[Listed records Boundary: Start]

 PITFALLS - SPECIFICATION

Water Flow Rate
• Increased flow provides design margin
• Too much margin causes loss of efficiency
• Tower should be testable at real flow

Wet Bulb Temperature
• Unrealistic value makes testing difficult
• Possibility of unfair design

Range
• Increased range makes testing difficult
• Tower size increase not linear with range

[Listed records Boundary: End]

◆ **Required work**
Each line of the data above needs to be returned exactly.

◆ **Exercise response**
 PITFALLS - SPECIFICATION

Water Flow Rate
• Increased flow provides design margin
• Too much margin causes loss of efficiency
• Tower should be testable at real flow

Wet Bulb Temperature
• Unrealistic value makes testing difficult
• Possibility of unfair design

Range
• Increased range makes testing difficult
• Tower size increase not linear with range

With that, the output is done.